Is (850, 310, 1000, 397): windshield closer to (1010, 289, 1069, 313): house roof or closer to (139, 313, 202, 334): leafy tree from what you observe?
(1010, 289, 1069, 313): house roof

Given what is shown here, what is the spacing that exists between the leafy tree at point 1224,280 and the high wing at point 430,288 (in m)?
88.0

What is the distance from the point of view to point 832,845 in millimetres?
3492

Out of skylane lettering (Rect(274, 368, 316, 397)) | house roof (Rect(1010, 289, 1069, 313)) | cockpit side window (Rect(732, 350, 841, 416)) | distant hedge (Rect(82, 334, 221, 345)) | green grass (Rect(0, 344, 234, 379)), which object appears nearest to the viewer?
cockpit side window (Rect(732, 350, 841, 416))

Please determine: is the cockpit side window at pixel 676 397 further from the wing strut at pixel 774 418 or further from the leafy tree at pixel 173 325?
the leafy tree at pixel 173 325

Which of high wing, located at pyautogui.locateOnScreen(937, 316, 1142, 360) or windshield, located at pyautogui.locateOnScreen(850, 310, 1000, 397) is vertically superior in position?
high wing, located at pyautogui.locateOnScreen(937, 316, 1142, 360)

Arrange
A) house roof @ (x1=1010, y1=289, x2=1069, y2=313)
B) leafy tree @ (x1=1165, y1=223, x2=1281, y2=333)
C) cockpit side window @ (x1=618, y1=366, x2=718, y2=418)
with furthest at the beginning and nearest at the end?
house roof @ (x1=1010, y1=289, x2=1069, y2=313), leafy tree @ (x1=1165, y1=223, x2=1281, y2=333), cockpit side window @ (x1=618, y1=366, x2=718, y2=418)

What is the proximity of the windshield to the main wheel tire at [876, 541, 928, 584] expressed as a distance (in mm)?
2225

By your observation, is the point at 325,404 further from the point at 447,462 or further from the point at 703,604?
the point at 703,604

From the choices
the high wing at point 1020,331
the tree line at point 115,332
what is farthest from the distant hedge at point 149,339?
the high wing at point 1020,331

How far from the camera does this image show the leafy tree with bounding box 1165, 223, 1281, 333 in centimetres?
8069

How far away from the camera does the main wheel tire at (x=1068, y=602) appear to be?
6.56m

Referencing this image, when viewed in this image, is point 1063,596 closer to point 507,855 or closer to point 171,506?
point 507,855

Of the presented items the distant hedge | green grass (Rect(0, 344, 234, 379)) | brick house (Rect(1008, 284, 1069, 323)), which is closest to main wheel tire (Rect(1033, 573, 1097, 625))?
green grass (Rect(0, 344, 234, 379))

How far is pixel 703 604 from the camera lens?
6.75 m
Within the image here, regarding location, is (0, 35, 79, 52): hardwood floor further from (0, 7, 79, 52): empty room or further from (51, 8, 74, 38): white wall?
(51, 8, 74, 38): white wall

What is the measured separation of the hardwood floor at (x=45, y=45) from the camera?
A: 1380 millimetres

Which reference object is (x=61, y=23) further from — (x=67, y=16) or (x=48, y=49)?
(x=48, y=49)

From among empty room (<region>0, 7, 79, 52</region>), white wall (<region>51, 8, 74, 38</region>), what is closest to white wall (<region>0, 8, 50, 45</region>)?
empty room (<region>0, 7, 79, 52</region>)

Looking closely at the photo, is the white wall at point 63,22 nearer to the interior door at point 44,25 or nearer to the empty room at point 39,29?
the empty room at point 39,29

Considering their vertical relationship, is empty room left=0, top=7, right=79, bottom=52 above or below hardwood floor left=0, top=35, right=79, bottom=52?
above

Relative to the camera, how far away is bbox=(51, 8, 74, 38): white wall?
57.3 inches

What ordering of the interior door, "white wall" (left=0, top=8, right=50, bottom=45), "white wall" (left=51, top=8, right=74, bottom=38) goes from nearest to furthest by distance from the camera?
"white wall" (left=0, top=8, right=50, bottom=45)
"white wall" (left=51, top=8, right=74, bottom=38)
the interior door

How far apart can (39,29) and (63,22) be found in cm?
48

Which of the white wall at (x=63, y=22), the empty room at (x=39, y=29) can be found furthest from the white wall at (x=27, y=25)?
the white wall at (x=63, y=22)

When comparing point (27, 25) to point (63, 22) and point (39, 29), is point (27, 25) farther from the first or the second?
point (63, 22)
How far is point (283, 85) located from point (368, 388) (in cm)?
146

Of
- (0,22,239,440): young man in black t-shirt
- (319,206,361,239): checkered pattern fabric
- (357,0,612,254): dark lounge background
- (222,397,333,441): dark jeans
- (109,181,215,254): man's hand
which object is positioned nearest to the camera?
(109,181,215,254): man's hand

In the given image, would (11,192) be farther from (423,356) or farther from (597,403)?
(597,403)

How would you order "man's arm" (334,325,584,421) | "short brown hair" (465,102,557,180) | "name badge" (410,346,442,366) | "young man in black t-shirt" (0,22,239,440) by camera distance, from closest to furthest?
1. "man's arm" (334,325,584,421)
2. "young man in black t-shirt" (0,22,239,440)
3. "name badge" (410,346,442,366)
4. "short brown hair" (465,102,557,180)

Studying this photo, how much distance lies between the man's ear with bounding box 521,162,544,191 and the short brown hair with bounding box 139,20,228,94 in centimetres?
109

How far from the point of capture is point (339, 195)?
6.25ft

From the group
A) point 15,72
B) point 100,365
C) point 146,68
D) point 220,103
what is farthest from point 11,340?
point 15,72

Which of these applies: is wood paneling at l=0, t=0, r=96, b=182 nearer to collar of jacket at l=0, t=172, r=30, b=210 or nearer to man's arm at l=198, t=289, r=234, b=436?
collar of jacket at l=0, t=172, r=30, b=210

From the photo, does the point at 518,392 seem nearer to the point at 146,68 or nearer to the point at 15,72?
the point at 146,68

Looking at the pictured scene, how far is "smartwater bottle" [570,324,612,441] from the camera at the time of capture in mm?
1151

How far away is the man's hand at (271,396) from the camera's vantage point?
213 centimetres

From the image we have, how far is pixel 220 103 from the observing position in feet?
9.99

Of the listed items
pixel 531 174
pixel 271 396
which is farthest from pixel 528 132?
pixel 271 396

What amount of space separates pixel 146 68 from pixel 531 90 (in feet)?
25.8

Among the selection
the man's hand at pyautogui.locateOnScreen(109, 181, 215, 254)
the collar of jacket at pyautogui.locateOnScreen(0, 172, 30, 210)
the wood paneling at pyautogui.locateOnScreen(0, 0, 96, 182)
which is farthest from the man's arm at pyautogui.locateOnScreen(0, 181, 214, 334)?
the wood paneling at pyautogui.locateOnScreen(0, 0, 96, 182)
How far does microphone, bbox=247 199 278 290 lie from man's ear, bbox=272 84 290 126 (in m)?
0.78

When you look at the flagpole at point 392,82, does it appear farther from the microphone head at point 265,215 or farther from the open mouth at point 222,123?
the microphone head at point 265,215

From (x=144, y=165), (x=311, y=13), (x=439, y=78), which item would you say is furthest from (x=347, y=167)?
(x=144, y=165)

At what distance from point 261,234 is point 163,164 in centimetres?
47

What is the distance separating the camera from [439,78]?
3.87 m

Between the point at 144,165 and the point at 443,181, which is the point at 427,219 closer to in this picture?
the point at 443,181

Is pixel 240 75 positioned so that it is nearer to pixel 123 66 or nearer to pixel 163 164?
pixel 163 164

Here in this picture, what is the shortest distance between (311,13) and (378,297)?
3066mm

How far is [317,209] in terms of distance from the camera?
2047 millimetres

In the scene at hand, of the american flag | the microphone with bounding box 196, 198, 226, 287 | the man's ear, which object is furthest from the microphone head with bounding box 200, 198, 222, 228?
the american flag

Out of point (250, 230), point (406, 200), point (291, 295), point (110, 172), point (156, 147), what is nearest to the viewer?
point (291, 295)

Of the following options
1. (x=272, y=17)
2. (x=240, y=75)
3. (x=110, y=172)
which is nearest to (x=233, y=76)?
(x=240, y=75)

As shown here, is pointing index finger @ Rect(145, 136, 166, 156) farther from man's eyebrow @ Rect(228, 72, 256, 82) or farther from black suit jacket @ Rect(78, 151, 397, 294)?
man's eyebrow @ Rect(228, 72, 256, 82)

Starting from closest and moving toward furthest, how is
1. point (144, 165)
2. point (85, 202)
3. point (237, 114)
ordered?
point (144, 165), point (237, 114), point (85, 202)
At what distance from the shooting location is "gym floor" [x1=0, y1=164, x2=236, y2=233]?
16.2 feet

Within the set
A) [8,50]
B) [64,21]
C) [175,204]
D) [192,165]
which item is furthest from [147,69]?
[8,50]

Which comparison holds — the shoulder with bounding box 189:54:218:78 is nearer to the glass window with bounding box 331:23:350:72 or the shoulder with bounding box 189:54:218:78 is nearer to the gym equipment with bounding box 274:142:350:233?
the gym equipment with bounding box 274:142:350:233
# # #
### Requirements
What needs duplicating is the run of lines from the one containing "Out of point" through the last line of the entries above, exact and complete.

### Finished answer
Out of point (250, 230), point (406, 200), point (291, 295), point (110, 172), point (156, 147), what is nearest to the viewer?
point (291, 295)

Of the following options
1. (x=272, y=17)
2. (x=240, y=75)
3. (x=110, y=172)
which is nearest to (x=233, y=76)?
(x=240, y=75)

As shown here, is pointing index finger @ Rect(145, 136, 166, 156) farther from man's eyebrow @ Rect(228, 72, 256, 82) or farther from black suit jacket @ Rect(78, 151, 397, 294)?
man's eyebrow @ Rect(228, 72, 256, 82)

Starting from closest and moving toward furthest, how is
1. point (144, 165)
2. point (85, 202)
3. point (237, 114)
ordered?
point (144, 165), point (237, 114), point (85, 202)
At what distance from the shooting location is "gym floor" [x1=0, y1=164, x2=236, y2=233]?
16.2 feet

Within the set
A) [8,50]
B) [64,21]
C) [175,204]
D) [192,165]
which item is furthest from [147,69]?
[8,50]

Which comparison holds — the shoulder with bounding box 189:54:218:78 is nearer to the glass window with bounding box 331:23:350:72 or the shoulder with bounding box 189:54:218:78 is nearer to the gym equipment with bounding box 274:142:350:233?
the gym equipment with bounding box 274:142:350:233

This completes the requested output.